16 de abril de 2026

Washington contra el Vaticano: la Casa Blanca recurre a argumentos históricos para responder al Papa

Este nuevo capítulo tensiona aún más un vínculo históricamente delicado, en el que cada declaración no solo tiene impacto diplomático, sino también simbólico en millones de fieles alrededor del mundo.

Ph: BBC

La relación entre la administración estadounidense y el Vaticano atraviesa un nuevo episodio de fricción, marcado por declaraciones cruzadas y un creciente tono político.

Desde Washington, el vicepresidente J. D. Vance defendió la postura del gobierno frente a recientes cuestionamientos del papa León XIV, apelando a comparaciones históricas para justificar decisiones en política exterior.

En ese marco, Vance evocó el papel de Estados Unidos durante la Segunda Guerra Mundial y planteó que, así como en aquel entonces se interpretó que la intervención norteamericana contaba con respaldo moral o incluso divino, hoy podría leerse de forma similar frente a otros conflictos internacionales. La analogía busca reforzar una narrativa de legitimidad en el accionar militar estadounidense, aunque no está exenta de controversias.

La postura oficial fue acompañada por el embajador ante la Santa Sede, Brian Burch, quien optó por destacar el rol histórico de instituciones religiosas vinculadas a las fuerzas armadas, subrayando la tradición de acompañamiento espiritual en contextos bélicos. Su mensaje, con referencias a figuras como Juan XXIII, buscó tender un puente simbólico entre religión y servicio militar, en línea con la narrativa del gobierno.

Sin embargo, el trasfondo del conflicto remite a declaraciones previas del presidente Donald Trump, quien cuestionó abiertamente al pontífice. Trump acusó a León XIV de adoptar posiciones débiles frente a Irán y de exceder su rol espiritual al involucrarse en asuntos políticos. Incluso puso en duda la legitimidad de su elección, sugiriendo motivaciones estratégicas dentro de la Iglesia.
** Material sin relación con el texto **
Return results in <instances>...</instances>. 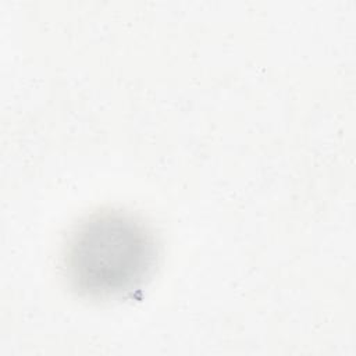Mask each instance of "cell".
Segmentation results:
<instances>
[{
	"mask_svg": "<svg viewBox=\"0 0 356 356\" xmlns=\"http://www.w3.org/2000/svg\"><path fill=\"white\" fill-rule=\"evenodd\" d=\"M157 249L149 227L122 210L96 211L67 238L63 266L83 298L110 300L132 293L150 277Z\"/></svg>",
	"mask_w": 356,
	"mask_h": 356,
	"instance_id": "cell-1",
	"label": "cell"
}]
</instances>
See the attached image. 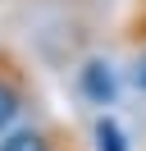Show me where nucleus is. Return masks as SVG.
Returning <instances> with one entry per match:
<instances>
[{
    "mask_svg": "<svg viewBox=\"0 0 146 151\" xmlns=\"http://www.w3.org/2000/svg\"><path fill=\"white\" fill-rule=\"evenodd\" d=\"M96 151H128V133L119 128V119H110V114L96 119Z\"/></svg>",
    "mask_w": 146,
    "mask_h": 151,
    "instance_id": "nucleus-4",
    "label": "nucleus"
},
{
    "mask_svg": "<svg viewBox=\"0 0 146 151\" xmlns=\"http://www.w3.org/2000/svg\"><path fill=\"white\" fill-rule=\"evenodd\" d=\"M132 83H137V87H142V92H146V50H142V55H137V69H132Z\"/></svg>",
    "mask_w": 146,
    "mask_h": 151,
    "instance_id": "nucleus-5",
    "label": "nucleus"
},
{
    "mask_svg": "<svg viewBox=\"0 0 146 151\" xmlns=\"http://www.w3.org/2000/svg\"><path fill=\"white\" fill-rule=\"evenodd\" d=\"M82 92H87L91 105H110L114 101V73H110V64L91 60V64L82 69Z\"/></svg>",
    "mask_w": 146,
    "mask_h": 151,
    "instance_id": "nucleus-2",
    "label": "nucleus"
},
{
    "mask_svg": "<svg viewBox=\"0 0 146 151\" xmlns=\"http://www.w3.org/2000/svg\"><path fill=\"white\" fill-rule=\"evenodd\" d=\"M0 151H55V142H50V133H46V128L23 124V128L0 133Z\"/></svg>",
    "mask_w": 146,
    "mask_h": 151,
    "instance_id": "nucleus-3",
    "label": "nucleus"
},
{
    "mask_svg": "<svg viewBox=\"0 0 146 151\" xmlns=\"http://www.w3.org/2000/svg\"><path fill=\"white\" fill-rule=\"evenodd\" d=\"M27 96H32V83H27L18 55L0 46V133H9V124L27 110Z\"/></svg>",
    "mask_w": 146,
    "mask_h": 151,
    "instance_id": "nucleus-1",
    "label": "nucleus"
}]
</instances>
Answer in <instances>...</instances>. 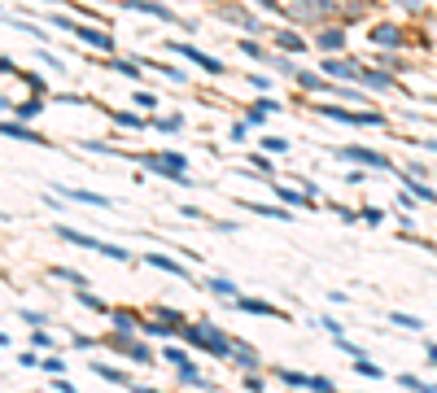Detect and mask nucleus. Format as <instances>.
Instances as JSON below:
<instances>
[{
  "label": "nucleus",
  "mask_w": 437,
  "mask_h": 393,
  "mask_svg": "<svg viewBox=\"0 0 437 393\" xmlns=\"http://www.w3.org/2000/svg\"><path fill=\"white\" fill-rule=\"evenodd\" d=\"M188 341L201 346V350H210L215 358H232V341L223 337L219 328H210V323H188Z\"/></svg>",
  "instance_id": "nucleus-1"
},
{
  "label": "nucleus",
  "mask_w": 437,
  "mask_h": 393,
  "mask_svg": "<svg viewBox=\"0 0 437 393\" xmlns=\"http://www.w3.org/2000/svg\"><path fill=\"white\" fill-rule=\"evenodd\" d=\"M57 26H61V31H70V36H79V40H84V44H92V48H105V53L114 48V40H109V36H101V31H92V26H84V22L57 18Z\"/></svg>",
  "instance_id": "nucleus-2"
},
{
  "label": "nucleus",
  "mask_w": 437,
  "mask_h": 393,
  "mask_svg": "<svg viewBox=\"0 0 437 393\" xmlns=\"http://www.w3.org/2000/svg\"><path fill=\"white\" fill-rule=\"evenodd\" d=\"M171 53H180V57H188V61H197L201 66V70H210V75H223V61H215V57H210V53H201V48H192V44H175L171 40Z\"/></svg>",
  "instance_id": "nucleus-3"
},
{
  "label": "nucleus",
  "mask_w": 437,
  "mask_h": 393,
  "mask_svg": "<svg viewBox=\"0 0 437 393\" xmlns=\"http://www.w3.org/2000/svg\"><path fill=\"white\" fill-rule=\"evenodd\" d=\"M323 114L337 123H363V127H381L385 123V114H350V109H337V105H323Z\"/></svg>",
  "instance_id": "nucleus-4"
},
{
  "label": "nucleus",
  "mask_w": 437,
  "mask_h": 393,
  "mask_svg": "<svg viewBox=\"0 0 437 393\" xmlns=\"http://www.w3.org/2000/svg\"><path fill=\"white\" fill-rule=\"evenodd\" d=\"M346 162H363V167H376V171H394V162L385 153H371V149H342Z\"/></svg>",
  "instance_id": "nucleus-5"
},
{
  "label": "nucleus",
  "mask_w": 437,
  "mask_h": 393,
  "mask_svg": "<svg viewBox=\"0 0 437 393\" xmlns=\"http://www.w3.org/2000/svg\"><path fill=\"white\" fill-rule=\"evenodd\" d=\"M57 236H61V240H70V245H79V249H96V254H105V240H96V236H88V232H75V227H57Z\"/></svg>",
  "instance_id": "nucleus-6"
},
{
  "label": "nucleus",
  "mask_w": 437,
  "mask_h": 393,
  "mask_svg": "<svg viewBox=\"0 0 437 393\" xmlns=\"http://www.w3.org/2000/svg\"><path fill=\"white\" fill-rule=\"evenodd\" d=\"M371 44H381V48H398V44H402V31L390 26V22H381V26H371Z\"/></svg>",
  "instance_id": "nucleus-7"
},
{
  "label": "nucleus",
  "mask_w": 437,
  "mask_h": 393,
  "mask_svg": "<svg viewBox=\"0 0 437 393\" xmlns=\"http://www.w3.org/2000/svg\"><path fill=\"white\" fill-rule=\"evenodd\" d=\"M144 262H149V267H158V271H171L175 280H188V271H184V267H180L175 258H162V254H144Z\"/></svg>",
  "instance_id": "nucleus-8"
},
{
  "label": "nucleus",
  "mask_w": 437,
  "mask_h": 393,
  "mask_svg": "<svg viewBox=\"0 0 437 393\" xmlns=\"http://www.w3.org/2000/svg\"><path fill=\"white\" fill-rule=\"evenodd\" d=\"M236 306H240V310H250V315H271V319H284L271 302H258V298H236Z\"/></svg>",
  "instance_id": "nucleus-9"
},
{
  "label": "nucleus",
  "mask_w": 437,
  "mask_h": 393,
  "mask_svg": "<svg viewBox=\"0 0 437 393\" xmlns=\"http://www.w3.org/2000/svg\"><path fill=\"white\" fill-rule=\"evenodd\" d=\"M315 44L323 48V53H342V48H346V36H342V31H319Z\"/></svg>",
  "instance_id": "nucleus-10"
},
{
  "label": "nucleus",
  "mask_w": 437,
  "mask_h": 393,
  "mask_svg": "<svg viewBox=\"0 0 437 393\" xmlns=\"http://www.w3.org/2000/svg\"><path fill=\"white\" fill-rule=\"evenodd\" d=\"M323 70L337 75V79H359V66H354V61H337V57L323 61Z\"/></svg>",
  "instance_id": "nucleus-11"
},
{
  "label": "nucleus",
  "mask_w": 437,
  "mask_h": 393,
  "mask_svg": "<svg viewBox=\"0 0 437 393\" xmlns=\"http://www.w3.org/2000/svg\"><path fill=\"white\" fill-rule=\"evenodd\" d=\"M127 9H140V13H153V18H162V22H171L175 13L171 9H162V5H153V0H127Z\"/></svg>",
  "instance_id": "nucleus-12"
},
{
  "label": "nucleus",
  "mask_w": 437,
  "mask_h": 393,
  "mask_svg": "<svg viewBox=\"0 0 437 393\" xmlns=\"http://www.w3.org/2000/svg\"><path fill=\"white\" fill-rule=\"evenodd\" d=\"M240 206H245L250 215H263V219H293L284 206H254V201H240Z\"/></svg>",
  "instance_id": "nucleus-13"
},
{
  "label": "nucleus",
  "mask_w": 437,
  "mask_h": 393,
  "mask_svg": "<svg viewBox=\"0 0 437 393\" xmlns=\"http://www.w3.org/2000/svg\"><path fill=\"white\" fill-rule=\"evenodd\" d=\"M293 5L306 13V18H323V13H332V5H328V0H293Z\"/></svg>",
  "instance_id": "nucleus-14"
},
{
  "label": "nucleus",
  "mask_w": 437,
  "mask_h": 393,
  "mask_svg": "<svg viewBox=\"0 0 437 393\" xmlns=\"http://www.w3.org/2000/svg\"><path fill=\"white\" fill-rule=\"evenodd\" d=\"M232 358L240 363V371H254V367H258V354H254V346H236V350H232Z\"/></svg>",
  "instance_id": "nucleus-15"
},
{
  "label": "nucleus",
  "mask_w": 437,
  "mask_h": 393,
  "mask_svg": "<svg viewBox=\"0 0 437 393\" xmlns=\"http://www.w3.org/2000/svg\"><path fill=\"white\" fill-rule=\"evenodd\" d=\"M0 131H5V136H18V140H31V144H44L36 131H26L22 123H0Z\"/></svg>",
  "instance_id": "nucleus-16"
},
{
  "label": "nucleus",
  "mask_w": 437,
  "mask_h": 393,
  "mask_svg": "<svg viewBox=\"0 0 437 393\" xmlns=\"http://www.w3.org/2000/svg\"><path fill=\"white\" fill-rule=\"evenodd\" d=\"M92 371L101 376V380H109V385H127V371H118V367H105V363H92Z\"/></svg>",
  "instance_id": "nucleus-17"
},
{
  "label": "nucleus",
  "mask_w": 437,
  "mask_h": 393,
  "mask_svg": "<svg viewBox=\"0 0 437 393\" xmlns=\"http://www.w3.org/2000/svg\"><path fill=\"white\" fill-rule=\"evenodd\" d=\"M66 196H70V201H84V206H109L101 192H79V188H66Z\"/></svg>",
  "instance_id": "nucleus-18"
},
{
  "label": "nucleus",
  "mask_w": 437,
  "mask_h": 393,
  "mask_svg": "<svg viewBox=\"0 0 437 393\" xmlns=\"http://www.w3.org/2000/svg\"><path fill=\"white\" fill-rule=\"evenodd\" d=\"M276 40H280V48H284V53H302V48H306V40H302V36H293V31H280Z\"/></svg>",
  "instance_id": "nucleus-19"
},
{
  "label": "nucleus",
  "mask_w": 437,
  "mask_h": 393,
  "mask_svg": "<svg viewBox=\"0 0 437 393\" xmlns=\"http://www.w3.org/2000/svg\"><path fill=\"white\" fill-rule=\"evenodd\" d=\"M109 319H114V328H118V332H136V315H127V310H114Z\"/></svg>",
  "instance_id": "nucleus-20"
},
{
  "label": "nucleus",
  "mask_w": 437,
  "mask_h": 393,
  "mask_svg": "<svg viewBox=\"0 0 437 393\" xmlns=\"http://www.w3.org/2000/svg\"><path fill=\"white\" fill-rule=\"evenodd\" d=\"M13 109H18V118H36V114L44 109V105H40V92H36V96H31V101H26V105H13Z\"/></svg>",
  "instance_id": "nucleus-21"
},
{
  "label": "nucleus",
  "mask_w": 437,
  "mask_h": 393,
  "mask_svg": "<svg viewBox=\"0 0 437 393\" xmlns=\"http://www.w3.org/2000/svg\"><path fill=\"white\" fill-rule=\"evenodd\" d=\"M398 328H411V332H420V328H424V319H415V315H402V310H398V315H390Z\"/></svg>",
  "instance_id": "nucleus-22"
},
{
  "label": "nucleus",
  "mask_w": 437,
  "mask_h": 393,
  "mask_svg": "<svg viewBox=\"0 0 437 393\" xmlns=\"http://www.w3.org/2000/svg\"><path fill=\"white\" fill-rule=\"evenodd\" d=\"M363 84H367V88H390V75H381V70H363Z\"/></svg>",
  "instance_id": "nucleus-23"
},
{
  "label": "nucleus",
  "mask_w": 437,
  "mask_h": 393,
  "mask_svg": "<svg viewBox=\"0 0 437 393\" xmlns=\"http://www.w3.org/2000/svg\"><path fill=\"white\" fill-rule=\"evenodd\" d=\"M280 380H284V385H311V376H302V371H289V367H280Z\"/></svg>",
  "instance_id": "nucleus-24"
},
{
  "label": "nucleus",
  "mask_w": 437,
  "mask_h": 393,
  "mask_svg": "<svg viewBox=\"0 0 437 393\" xmlns=\"http://www.w3.org/2000/svg\"><path fill=\"white\" fill-rule=\"evenodd\" d=\"M210 293H219V298H236V284H228V280H210Z\"/></svg>",
  "instance_id": "nucleus-25"
},
{
  "label": "nucleus",
  "mask_w": 437,
  "mask_h": 393,
  "mask_svg": "<svg viewBox=\"0 0 437 393\" xmlns=\"http://www.w3.org/2000/svg\"><path fill=\"white\" fill-rule=\"evenodd\" d=\"M263 149H267V153H284V149H289V140H280V136H267V140H263Z\"/></svg>",
  "instance_id": "nucleus-26"
},
{
  "label": "nucleus",
  "mask_w": 437,
  "mask_h": 393,
  "mask_svg": "<svg viewBox=\"0 0 437 393\" xmlns=\"http://www.w3.org/2000/svg\"><path fill=\"white\" fill-rule=\"evenodd\" d=\"M180 127H184L180 114H175V118H158V131H180Z\"/></svg>",
  "instance_id": "nucleus-27"
},
{
  "label": "nucleus",
  "mask_w": 437,
  "mask_h": 393,
  "mask_svg": "<svg viewBox=\"0 0 437 393\" xmlns=\"http://www.w3.org/2000/svg\"><path fill=\"white\" fill-rule=\"evenodd\" d=\"M162 354H167V358H171V363H175V367H188V358H184V350H175V346H171V350H162Z\"/></svg>",
  "instance_id": "nucleus-28"
},
{
  "label": "nucleus",
  "mask_w": 437,
  "mask_h": 393,
  "mask_svg": "<svg viewBox=\"0 0 437 393\" xmlns=\"http://www.w3.org/2000/svg\"><path fill=\"white\" fill-rule=\"evenodd\" d=\"M359 371H363V376H371V380H376V376H385L376 363H367V358H359Z\"/></svg>",
  "instance_id": "nucleus-29"
},
{
  "label": "nucleus",
  "mask_w": 437,
  "mask_h": 393,
  "mask_svg": "<svg viewBox=\"0 0 437 393\" xmlns=\"http://www.w3.org/2000/svg\"><path fill=\"white\" fill-rule=\"evenodd\" d=\"M398 5H407V9H420V0H398Z\"/></svg>",
  "instance_id": "nucleus-30"
},
{
  "label": "nucleus",
  "mask_w": 437,
  "mask_h": 393,
  "mask_svg": "<svg viewBox=\"0 0 437 393\" xmlns=\"http://www.w3.org/2000/svg\"><path fill=\"white\" fill-rule=\"evenodd\" d=\"M429 358H433V363H437V346H429Z\"/></svg>",
  "instance_id": "nucleus-31"
},
{
  "label": "nucleus",
  "mask_w": 437,
  "mask_h": 393,
  "mask_svg": "<svg viewBox=\"0 0 437 393\" xmlns=\"http://www.w3.org/2000/svg\"><path fill=\"white\" fill-rule=\"evenodd\" d=\"M0 219H5V215H0Z\"/></svg>",
  "instance_id": "nucleus-32"
}]
</instances>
El cruce revela algo más profundo que un desacuerdo puntual: expone una disputa por la autoridad moral en temas internacionales sensibles, donde religión y política se entrelazan. Mientras el Vaticano sostiene una mirada más cautelosa frente a los conflictos, la Casa Blanca intenta reafirmar su liderazgo global con argumentos que combinan fe y poder.